Render the part of the data that opens with the line containing "What distance from" and runs through the end of the data as a Markdown table with the columns No. and Entry. Number each row and leave out blank lines.

Stored data entries:
++++++++++++++++++++

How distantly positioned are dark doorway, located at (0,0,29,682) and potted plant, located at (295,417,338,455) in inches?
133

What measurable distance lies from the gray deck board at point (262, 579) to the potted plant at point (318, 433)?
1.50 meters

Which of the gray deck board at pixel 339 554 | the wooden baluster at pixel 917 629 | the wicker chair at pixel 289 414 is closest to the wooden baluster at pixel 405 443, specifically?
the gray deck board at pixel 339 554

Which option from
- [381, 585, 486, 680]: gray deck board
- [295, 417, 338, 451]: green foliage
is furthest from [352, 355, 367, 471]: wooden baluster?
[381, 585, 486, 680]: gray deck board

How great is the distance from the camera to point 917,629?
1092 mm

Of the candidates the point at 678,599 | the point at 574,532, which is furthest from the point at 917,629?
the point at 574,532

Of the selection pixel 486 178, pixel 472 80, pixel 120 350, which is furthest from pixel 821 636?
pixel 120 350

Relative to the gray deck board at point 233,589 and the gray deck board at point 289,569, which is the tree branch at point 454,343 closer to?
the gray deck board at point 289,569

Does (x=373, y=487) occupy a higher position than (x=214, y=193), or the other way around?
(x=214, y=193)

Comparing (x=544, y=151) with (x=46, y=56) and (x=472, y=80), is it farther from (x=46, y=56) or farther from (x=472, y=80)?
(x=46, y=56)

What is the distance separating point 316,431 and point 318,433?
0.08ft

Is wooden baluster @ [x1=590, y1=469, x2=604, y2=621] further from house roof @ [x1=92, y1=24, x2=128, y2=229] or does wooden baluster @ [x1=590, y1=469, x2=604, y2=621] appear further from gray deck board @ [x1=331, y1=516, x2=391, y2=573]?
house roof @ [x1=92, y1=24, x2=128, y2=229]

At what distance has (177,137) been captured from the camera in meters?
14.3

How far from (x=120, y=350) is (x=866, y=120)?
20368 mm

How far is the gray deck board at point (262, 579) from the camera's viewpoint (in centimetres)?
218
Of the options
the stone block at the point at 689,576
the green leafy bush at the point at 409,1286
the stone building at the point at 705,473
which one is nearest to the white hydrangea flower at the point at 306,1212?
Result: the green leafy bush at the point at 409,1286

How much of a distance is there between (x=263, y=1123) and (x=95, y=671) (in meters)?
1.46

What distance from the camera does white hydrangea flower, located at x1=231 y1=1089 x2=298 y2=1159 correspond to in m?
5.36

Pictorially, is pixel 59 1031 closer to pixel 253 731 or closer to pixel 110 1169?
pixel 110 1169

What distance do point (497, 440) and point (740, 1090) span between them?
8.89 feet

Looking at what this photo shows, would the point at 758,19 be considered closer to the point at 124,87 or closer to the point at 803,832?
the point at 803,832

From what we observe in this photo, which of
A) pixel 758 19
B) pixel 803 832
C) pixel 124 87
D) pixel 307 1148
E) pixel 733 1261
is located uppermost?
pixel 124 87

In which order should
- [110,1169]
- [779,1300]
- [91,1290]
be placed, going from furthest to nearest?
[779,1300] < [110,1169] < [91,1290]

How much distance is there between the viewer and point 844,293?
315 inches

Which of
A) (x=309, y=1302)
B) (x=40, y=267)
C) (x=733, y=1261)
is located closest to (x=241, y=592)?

++++++++++++++++++++

* **Correct result**
| No. | Entry |
|---|---|
| 1 | What distance from the camera does white hydrangea flower, located at x1=231 y1=1089 x2=298 y2=1159 correspond to in m? |
| 2 | 5.36 |
| 3 | Pictorially, is pixel 59 1031 closer to pixel 253 731 or closer to pixel 110 1169? |
| 4 | pixel 110 1169 |
| 5 | What distance do point (497, 440) and point (740, 1090) span between them? |
| 6 | 8.89 feet |
| 7 | Looking at what this photo shows, would the point at 758,19 be considered closer to the point at 124,87 or closer to the point at 803,832? |
| 8 | the point at 803,832 |
| 9 | From what we observe in this photo, which of |
| 10 | A) pixel 758 19 |
| 11 | B) pixel 803 832 |
| 12 | C) pixel 124 87 |
| 13 | D) pixel 307 1148 |
| 14 | E) pixel 733 1261 |
| 15 | is located uppermost? |
| 16 | pixel 124 87 |
| 17 | In which order should |
| 18 | - [110,1169] |
| 19 | - [779,1300] |
| 20 | - [91,1290] |
| 21 | be placed, going from furthest to nearest? |
| 22 | [779,1300] < [110,1169] < [91,1290] |
| 23 | How much distance is there between the viewer and point 844,293? |
| 24 | 315 inches |
| 25 | Which of |
| 26 | A) (x=309, y=1302) |
| 27 | B) (x=40, y=267) |
| 28 | C) (x=733, y=1261) |
| 29 | is located closest to (x=241, y=592)? |